Luxemburger Wort: Aus Luxemburger Sicht dürfte die Kooperation mit den Nachbarn vor allem Sinn machen, um das Verkehrsproblem in den Griff zu kriegen. Tut sich da was?

Jean-Marie Halsdorf: Das stimmt. Über 139 000 Pendler kommen aus der Großregion, um in Luxemburg zu arbeiten und ihre Zahl steigt rasant. Wir dürfen aber auch nicht vergessen, dass sich viele junge Luxemburger in der Grenzregion niederlassen, weil sie sich die Grundstücks- und Wohnungspreise im Großherzogtum nicht mehr leisten können. Dies hat dazu geführt, dass die Immobilienpreise bei unseren Nachbarn steigen. Nicht unbedingt zu deren Zufriedenheit. Verkehrswesen und Wohnungsmarkt sind also in der Tat zwei wichtige Baustellen für die Großregion. Es geht darum, Wege, Möglichkeiten und Lösungsvorschläge aufzuzeichnen und auszuarbeiten. Der steigende Pendlerverkehr beeinträchtigt die Lebensqualität und belastet die Umwelt. Hier muss die Zusammenarbeit ausgebaut werden. Ohne Zweifel. Die Wohnungsnot war bisher noch nie ein Thema für den Gipfel der Großregion. Wir wollen diesen Vorsitz nutzen, um gemeinsam mit unseren Partnern - vor allem aus dem nahen Grenzgebiet - nach Lösungen zu suchen. Wohlwissend, dass es keine Zauberformel gibt.

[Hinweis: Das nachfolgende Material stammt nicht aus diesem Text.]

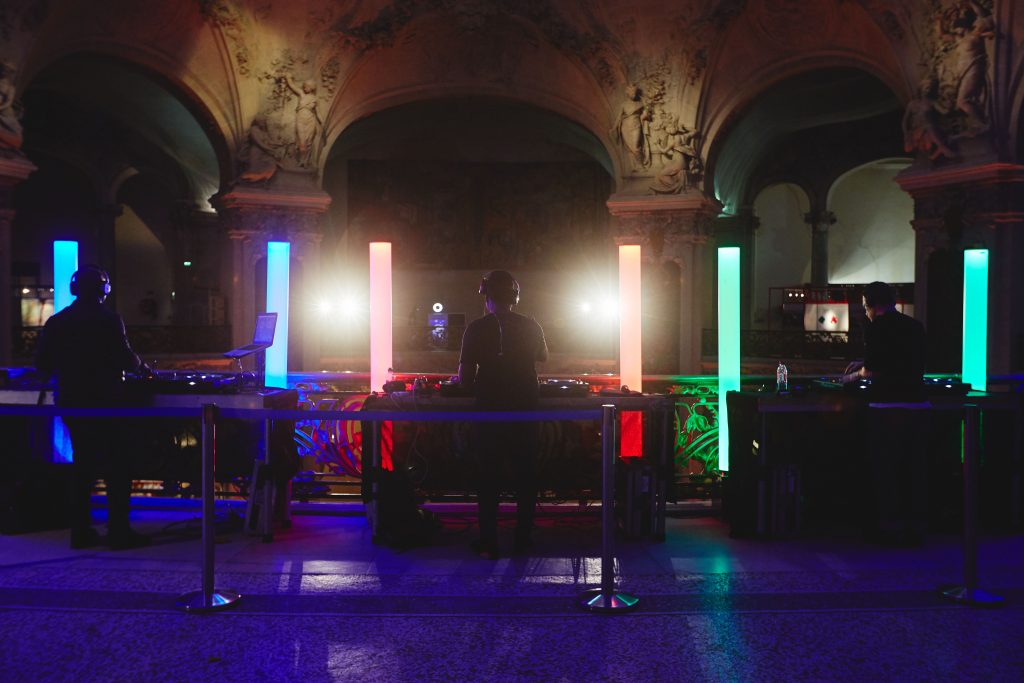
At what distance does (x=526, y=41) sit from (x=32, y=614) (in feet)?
48.3

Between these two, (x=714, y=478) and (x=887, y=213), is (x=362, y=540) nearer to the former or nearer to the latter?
(x=714, y=478)

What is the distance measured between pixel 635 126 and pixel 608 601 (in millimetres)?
13163

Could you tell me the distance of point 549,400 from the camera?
5.86m

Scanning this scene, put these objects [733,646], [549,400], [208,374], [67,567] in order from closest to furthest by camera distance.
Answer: [733,646] < [67,567] < [549,400] < [208,374]

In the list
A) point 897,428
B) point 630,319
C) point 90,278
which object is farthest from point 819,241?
point 90,278

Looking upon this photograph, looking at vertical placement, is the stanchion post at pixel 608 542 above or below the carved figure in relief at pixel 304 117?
below

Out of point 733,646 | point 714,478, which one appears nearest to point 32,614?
point 733,646

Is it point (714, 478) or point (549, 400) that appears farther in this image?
point (714, 478)

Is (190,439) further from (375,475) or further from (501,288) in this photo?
(501,288)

Luxemburger wort: Böse Zungen könnten der Regierung aber vorwerfen, dass sie es nicht einmal schafft, die Landesplanung national zu koordinieren. Wie wollen Sie denn eine grenzüberschreitende Planung bewerkstelligen?

Jean-Marie Halsdorf: Die OECD hat bestätigt, dass unsere Landesplanungspolitik innovativ und anspruchsvoll ist. Vor allem für die Bereiche Verkehrswesen und Wohnungsnot macht die OECD darauf aufmerksam, dass jede politische Anstrengung nur erfolgreich sein kann, wenn sie mit der Grenzregion abgestimmt wird. Wir müssen eine IVL-ähnliche Logik, einen integrativen und vernetzten Ansatz der Landesplanung mit unseren Nachbarn hinbekommen. Das geschieht sicherlich nicht von heute auf morgen. Wir müssen zuerst mit unseren Partnern diskutieren, Überzeugungsarbeit leisten und sie für diese Herangehensweise gewinnen.

Luxemburger Wort: Aber wie soll das denn in der Praxis über die Bühne gehen?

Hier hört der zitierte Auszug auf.